Working in this colab environment requires a manual upload of the dataset. As google will remind you, this upload expires at the end of the session, so must be reuploaded each time the user runs this notebook. 

The dataset is a two-column dataframe of 7000 rows. One column is the text review, the second is the binary indicator for whether the beer was considered "good" by the reviewer.

In [3]:
import os
import pandas as pd
## Csv produced by write_txt_train.py file
dat = pd.read_csv(r'txt_train.csv')
dat.head(10)

Unnamed: 0,review_text,good_score
0,"UPDATED: MAR 6, 2004 Amber, with a wonderful o...",0.0
1,"I did not really like this beer. Grainy, bitt...",0.0
2,I was quite pleased with this beer. I tried a ...,0.0
3,Tried UK 3% version in 440ml can. Light in co...,0.0
4,Clean on the palate with a musty biscuity malt...,0.0
5,"Shenandoah Throwdown, growler, thanks wickedpe...",0.0
6,Short stubby bottle from Morrissons clearance ...,0.0
7,Straw color with a tall waxy looking white hea...,0.0
8,Notes of caramel sticky buns on the nose but v...,0.0
9,"A passable lager... meaning, Ill probably pass...",0.0


### Preprocessing 

To train an ML model we need a training and testing set. We split our 7000 rows into two different datasets, one to train the model, the other to evauluate its performance.

In [5]:
import numpy as np
import random
import math
## Set the seed
random.seed(1144)
## Set size of our population
population = [i for i in dat.index]
## Set proportionate size of training set
train_proportion = .7
train_size = math.floor(len(population) * train_proportion)
## Sample the index at the training size ot get the list of index positions for the training set
train_idx = random.sample(population, train_size)
## This is not used, but a good way to set up data
mldat = {"train" : dat.loc[train_idx].to_dict(orient = "records"),
        "test" : dat.loc[~dat.index.isin(train_idx)].to_dict(orient = "records")}
## Make training and testing sets
train =  dat.loc[train_idx]
val = dat.loc[~dat.index.isin(train_idx)]

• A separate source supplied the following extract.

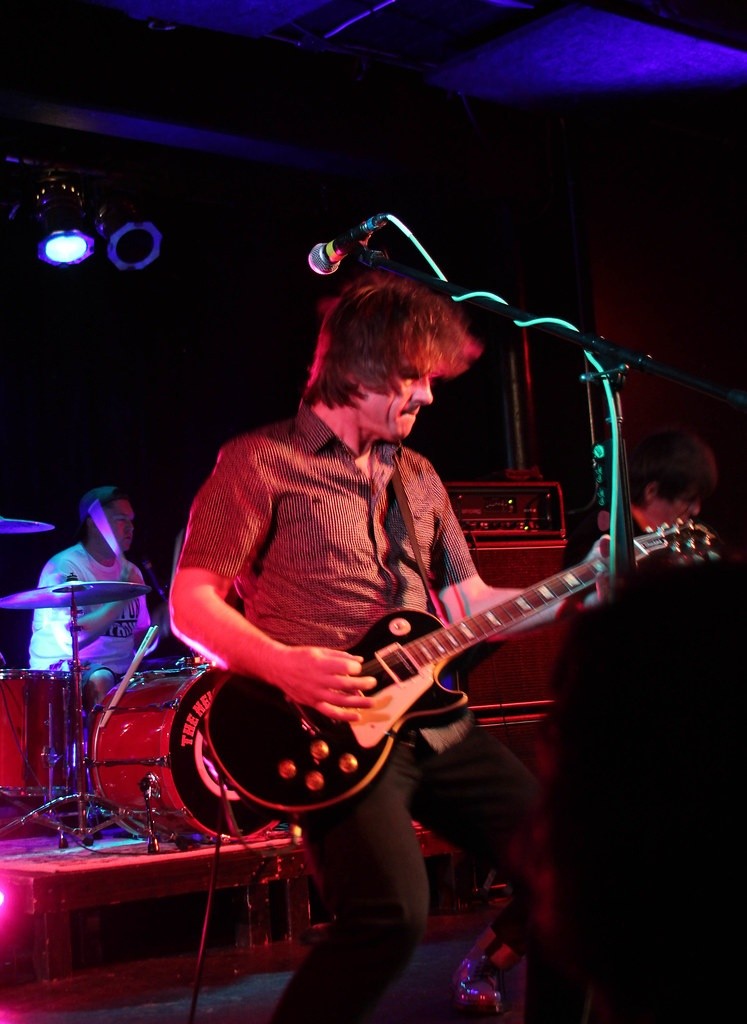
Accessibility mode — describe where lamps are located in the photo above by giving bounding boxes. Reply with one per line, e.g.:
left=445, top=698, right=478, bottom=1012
left=32, top=168, right=99, bottom=269
left=95, top=168, right=160, bottom=266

An important part of training a ML model is setting up your data to be fed into the model. 

Not going to go into the specific details of what is needed to tokenize and embed text data, but the class below is set up to allow for easy ingestion of data into model.

In [None]:
import torch


class Beer_Data(torch.utils.data.Dataset):
  '''
  Class is a torch data set, each record has encodings and labels
  '''
  def __init__(self, encodings, labels):
    self.encodings = encodings
    self.labels = labels

  def __getitem__(self,idx):
    item = {key: torch.tensor(val[idx]) for key, val in self.encodings.items()}
    item['labels'] = torch.tensor(self.labels[idx])
    return item

  def __len__(self):
    return len(self.labels)

We will used a pretrained distilbert model for this task, fine tuning it for binary classification

In [6]:
from transformers import AdamW, AutoTokenizer, AutoModelForSequenceClassification
## Set model checkpoint
checkpoint = "distilbert-base-uncased-finetuned-sst-2-english"
## Use HF Automodel to choose based on number of classes
## Labels is n-1 for binary class, as "good"
model = AutoModelForSequenceClassification.from_pretrained("distilbert-base-uncased", num_labels=1)

tokenizer = AutoTokenizer.from_pretrained(checkpoint)


Downloading:   0%|          | 0.00/483 [00:00<?, ?B/s]

Downloading:   0%|          | 0.00/256M [00:00<?, ?B/s]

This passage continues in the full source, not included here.